Listing of scene-based questions:
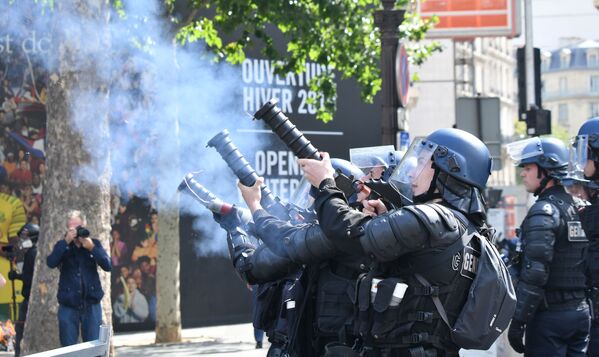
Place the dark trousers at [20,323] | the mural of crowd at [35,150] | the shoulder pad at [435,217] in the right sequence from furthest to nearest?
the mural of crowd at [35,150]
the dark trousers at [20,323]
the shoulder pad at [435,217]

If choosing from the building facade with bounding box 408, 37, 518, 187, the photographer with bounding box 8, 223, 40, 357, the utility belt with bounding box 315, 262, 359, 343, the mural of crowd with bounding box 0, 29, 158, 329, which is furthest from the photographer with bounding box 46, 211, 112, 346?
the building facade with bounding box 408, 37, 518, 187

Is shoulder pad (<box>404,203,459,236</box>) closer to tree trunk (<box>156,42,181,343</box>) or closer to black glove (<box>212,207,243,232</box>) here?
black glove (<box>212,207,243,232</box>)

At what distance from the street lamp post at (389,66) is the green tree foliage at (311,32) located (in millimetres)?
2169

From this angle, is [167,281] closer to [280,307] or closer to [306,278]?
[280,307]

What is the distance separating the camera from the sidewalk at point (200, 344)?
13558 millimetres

--

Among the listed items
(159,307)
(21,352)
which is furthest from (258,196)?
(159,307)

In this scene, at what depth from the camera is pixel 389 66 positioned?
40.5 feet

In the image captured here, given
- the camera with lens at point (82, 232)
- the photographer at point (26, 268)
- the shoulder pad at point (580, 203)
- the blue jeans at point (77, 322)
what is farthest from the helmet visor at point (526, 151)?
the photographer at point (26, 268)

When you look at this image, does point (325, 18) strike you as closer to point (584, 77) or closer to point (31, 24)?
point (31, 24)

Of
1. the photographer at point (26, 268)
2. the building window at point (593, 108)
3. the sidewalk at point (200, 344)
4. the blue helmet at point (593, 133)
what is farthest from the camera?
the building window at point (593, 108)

* * *

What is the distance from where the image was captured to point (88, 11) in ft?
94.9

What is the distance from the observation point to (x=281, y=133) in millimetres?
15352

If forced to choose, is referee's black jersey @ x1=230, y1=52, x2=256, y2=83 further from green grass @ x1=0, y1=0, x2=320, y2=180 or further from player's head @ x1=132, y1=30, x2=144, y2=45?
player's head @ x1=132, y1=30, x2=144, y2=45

### REQUIREMENT
Pull out each line of the listing above that contains the word "dark", treating uppercase and lowercase as different.

### COMPLETE RESPONSE
Place the dark trousers at [20,323] | the mural of crowd at [35,150] | the shoulder pad at [435,217] in the right sequence from furthest to nearest?
the dark trousers at [20,323]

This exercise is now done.